Yea u are right we do still have sex and whenever we have it its amazing!! i just want it a little more then once a week or every 2 weeks like we used to do it maybe he just got in the ''comfort-zone'' i really dont know!


----------



## Ooogles

Want your husband to stop watching less porn? Do the female equivalent. Get yourself this electric vibrator. -> YouTube - The Hitachi Magic Wand: a study in "guh, wow!" 
Yeah that's right, I said electric, up all the time whenever you need it, no batteries. Commit to using it often. It will make him jealous and make you feel like a million bucks. I would highly recommend the blue attachment.


----------



## Syrum

Studies have been done that show that porn is very addictive and becoming a huge problem in a lot of marriages. Many men become so addicted that they cannot have real sex without thinking of porn or cannot get off without it.

If he cannot give up the porn then he is addicted and needs help, if he will not get help with you then you know where his priorities lie.

porn is a poor substitute for real sex, it makes men bad in bed, because they watch women faking sex and doing things they wouldn't normally do, and expect the women in their life to be like the women in porn. Or they often compare the women they are with to the women in porn. 

Porn widens the gap in relationships and often makes real sex bad. the suggestion of watching porn with him is a bad one and does nothing to increase the sexual connection between couples.

I hope he gets help and realises that real sex with real women, beats porn any time, before he loses you.


----------



## woodstock

SOunds like a man with a healthy sex drive, but a fear of intamacy. A head case of sorts. Either there is something in the porn that is getting him off that is not done in bed... or he has developed a fear of the emotional connection that occurs with the real thing. In the Army? Perhaps there is something in his experience there? Has he lost intamacy outside of sex? Emotionally distant?


----------



## AgentD

Viewing porn from time to time is fine, but those who watch it alot or are preferring it over their wife, thats usually and indication they are avoiding other issues in the relationship. Its their escape from reality. Its ok to escape from time to time as long as you come back to reality and deal with things. When you don't deal with whatever is going on in your life and porn is the replacement for that, then you have a real problem. So many people who rather not deal with any issues period. Turning to porn ALL the time though just creates more problems.


----------



## SoCalKat

I only watch it during "alone time" from time to time. I can still have "alone time" and please my wife the same day. I'd much rather have sex with her, but she's not always up for it. 

Sometimes a guy just needs the release. As long as that doesn't interfere with his sex life with his wife, no problem. My wife and I have gone on vacation and done it multiple times per day for a whole week.

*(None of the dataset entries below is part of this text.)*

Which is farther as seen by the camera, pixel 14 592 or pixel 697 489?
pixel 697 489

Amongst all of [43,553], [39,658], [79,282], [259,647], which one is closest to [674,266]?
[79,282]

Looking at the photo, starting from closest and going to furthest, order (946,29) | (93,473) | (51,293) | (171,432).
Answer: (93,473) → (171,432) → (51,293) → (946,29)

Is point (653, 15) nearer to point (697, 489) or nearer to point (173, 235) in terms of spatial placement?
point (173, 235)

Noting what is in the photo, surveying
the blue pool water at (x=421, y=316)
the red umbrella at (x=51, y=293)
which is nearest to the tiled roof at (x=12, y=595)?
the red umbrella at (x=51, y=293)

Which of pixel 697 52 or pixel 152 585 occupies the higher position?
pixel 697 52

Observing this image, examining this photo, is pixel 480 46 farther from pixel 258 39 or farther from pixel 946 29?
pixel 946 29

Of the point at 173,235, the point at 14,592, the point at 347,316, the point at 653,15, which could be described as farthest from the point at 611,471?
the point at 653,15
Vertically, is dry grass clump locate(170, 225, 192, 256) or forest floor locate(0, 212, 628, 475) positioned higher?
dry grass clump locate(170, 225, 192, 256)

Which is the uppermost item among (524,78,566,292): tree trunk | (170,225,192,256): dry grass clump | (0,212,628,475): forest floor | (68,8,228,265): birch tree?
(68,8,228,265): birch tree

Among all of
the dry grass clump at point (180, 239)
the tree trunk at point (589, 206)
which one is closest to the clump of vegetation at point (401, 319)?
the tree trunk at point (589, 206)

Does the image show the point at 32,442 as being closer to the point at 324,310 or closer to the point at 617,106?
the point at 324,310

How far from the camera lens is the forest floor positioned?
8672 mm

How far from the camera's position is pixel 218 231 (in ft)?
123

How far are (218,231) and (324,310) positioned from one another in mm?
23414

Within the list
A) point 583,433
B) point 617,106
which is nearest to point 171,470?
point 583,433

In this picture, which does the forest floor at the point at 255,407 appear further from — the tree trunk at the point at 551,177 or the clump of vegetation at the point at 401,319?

Sounds like your man has a problem...


----------



## Justawoman

Hello me and my husband have been married for 2 years we have been living together for 5 years he too is in the army. I had the same problem with my husband not wanting sex and watching porn instead and i of course wanted more and it was so irritating and frustrating that i couldn't gain his interest in the bed room. When dealing with this issue i just did what he did instead of showing interest in him i too went to porn to satisfy my own needs when he felt like he was being neglected he started trying more and more to get my interest and the porn thing goes both ways now but we have a lot more sex and honestly it is a lot better than before!


----------